Sodium dodecyl sulphate (SDS) gel electrophoresis of equal volumes of rat submandibular salivas from ligated (for periods of 1 and 8 weeks) and de-ligated (for periods of 8 and 24 weeks) (R) and unligated (L) glands. Saliva was stimulated with methacholine (12 μg/kg/min) in combination with isoprenaline at low (0.4 μg/kg/min) and high (2 μg/kg/min) doses. Protein profiles were similar in salivas from both left and right submandibular glands. Some protein bands were present in different amounts in salivas from left compared with right glands (arrows). The identities of two proteins are given on the basis of previous studies. The 4–12% bis–tris gradient gel was stained with Coomassie Brilliant Blue R250. Molecular weight (MW) markers were electrophoresed on the same gel and the weights of these are given in kD.

Figure 6

(a and b) Contralateral control, (c and d) 8 week ligated, and (e and f) 8 week ligated and 24 week de-ligated autonomimetically stimulated rat submandibular glands. Following 8 weeks of ligation there was severe atrophy and loss of secretory granules (c and d).

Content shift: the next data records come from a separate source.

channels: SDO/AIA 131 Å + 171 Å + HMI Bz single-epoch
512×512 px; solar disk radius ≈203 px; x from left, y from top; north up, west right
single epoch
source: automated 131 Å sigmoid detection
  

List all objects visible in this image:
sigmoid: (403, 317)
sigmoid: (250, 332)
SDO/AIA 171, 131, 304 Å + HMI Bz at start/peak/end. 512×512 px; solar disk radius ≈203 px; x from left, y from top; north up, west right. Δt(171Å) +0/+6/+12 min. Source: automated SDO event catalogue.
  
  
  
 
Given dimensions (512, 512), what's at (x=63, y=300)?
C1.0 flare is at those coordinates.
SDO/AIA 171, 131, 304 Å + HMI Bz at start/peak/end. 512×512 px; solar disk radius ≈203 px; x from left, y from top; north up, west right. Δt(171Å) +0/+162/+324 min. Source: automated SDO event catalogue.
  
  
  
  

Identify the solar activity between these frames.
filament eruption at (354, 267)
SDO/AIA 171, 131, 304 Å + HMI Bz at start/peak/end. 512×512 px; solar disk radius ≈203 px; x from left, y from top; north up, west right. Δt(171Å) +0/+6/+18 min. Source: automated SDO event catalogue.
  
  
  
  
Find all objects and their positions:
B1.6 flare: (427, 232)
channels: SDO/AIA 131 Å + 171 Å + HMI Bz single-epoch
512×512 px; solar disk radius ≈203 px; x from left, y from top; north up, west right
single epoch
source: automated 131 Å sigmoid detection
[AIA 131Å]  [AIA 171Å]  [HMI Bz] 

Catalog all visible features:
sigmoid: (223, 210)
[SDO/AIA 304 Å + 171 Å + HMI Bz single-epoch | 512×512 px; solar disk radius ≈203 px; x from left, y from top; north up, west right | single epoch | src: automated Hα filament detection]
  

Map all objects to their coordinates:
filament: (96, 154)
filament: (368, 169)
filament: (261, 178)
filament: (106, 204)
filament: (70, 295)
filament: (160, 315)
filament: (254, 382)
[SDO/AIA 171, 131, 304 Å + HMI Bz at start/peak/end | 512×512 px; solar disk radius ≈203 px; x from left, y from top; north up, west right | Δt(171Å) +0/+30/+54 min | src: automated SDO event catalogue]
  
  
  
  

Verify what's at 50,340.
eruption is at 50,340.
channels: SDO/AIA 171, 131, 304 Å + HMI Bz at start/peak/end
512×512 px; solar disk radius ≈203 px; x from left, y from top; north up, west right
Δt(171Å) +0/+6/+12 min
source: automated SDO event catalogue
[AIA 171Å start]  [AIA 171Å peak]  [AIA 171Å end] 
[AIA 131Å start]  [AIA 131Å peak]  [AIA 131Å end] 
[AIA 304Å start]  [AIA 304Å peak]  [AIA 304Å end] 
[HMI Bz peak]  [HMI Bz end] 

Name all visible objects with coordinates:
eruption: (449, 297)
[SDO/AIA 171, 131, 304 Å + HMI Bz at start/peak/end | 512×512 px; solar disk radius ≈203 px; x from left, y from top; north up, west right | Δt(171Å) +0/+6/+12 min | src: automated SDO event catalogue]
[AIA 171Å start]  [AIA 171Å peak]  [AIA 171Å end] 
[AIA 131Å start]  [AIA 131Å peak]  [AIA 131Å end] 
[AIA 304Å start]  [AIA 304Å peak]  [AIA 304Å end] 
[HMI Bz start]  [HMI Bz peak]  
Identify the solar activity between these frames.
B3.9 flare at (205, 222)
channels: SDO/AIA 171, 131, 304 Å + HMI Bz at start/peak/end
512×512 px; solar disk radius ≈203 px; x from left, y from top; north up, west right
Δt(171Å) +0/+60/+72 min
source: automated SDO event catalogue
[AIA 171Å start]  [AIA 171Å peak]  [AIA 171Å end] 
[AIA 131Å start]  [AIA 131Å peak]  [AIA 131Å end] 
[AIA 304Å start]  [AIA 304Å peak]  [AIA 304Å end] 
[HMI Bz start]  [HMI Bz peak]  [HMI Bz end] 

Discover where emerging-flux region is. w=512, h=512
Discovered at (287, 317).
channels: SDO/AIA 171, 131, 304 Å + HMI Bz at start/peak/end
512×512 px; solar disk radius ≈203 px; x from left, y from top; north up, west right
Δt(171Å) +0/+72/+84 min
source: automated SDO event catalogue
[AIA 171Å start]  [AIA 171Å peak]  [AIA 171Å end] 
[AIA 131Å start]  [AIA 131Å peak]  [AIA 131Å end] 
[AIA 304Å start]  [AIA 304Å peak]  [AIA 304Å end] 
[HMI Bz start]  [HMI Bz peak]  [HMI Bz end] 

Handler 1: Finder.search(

De-ligated/regenerated glands showed acinar cells containing AB/PAS stained secretory granules (e, arrow) similar to contralateral control glands (a). In de-ligated glands (f, arrow) there were fewer granular ducts containing fewer dimethylaminobenzaldehyde (DMAB) staining secretory granules (arrows) compared with contralateral control glands (b). All micrographs are ×312.5 magnification and a 15 μm bar is shown in (a).

Figure 7

Sodium potassium ATPase demonstrated enzyme histochemically in 10 μm thick frozen cryostat sections of (a) control unligated, (b) 8 week ligated, and (c) 8 week ligated and 24 week de-ligated rat submandibular glands. Intense basolateral staining of striated ducts is seen in control and de-ligated glands (arrows) but is absent from ligated glands. Magnification ×125 and a 50 μm bar is shown in (c).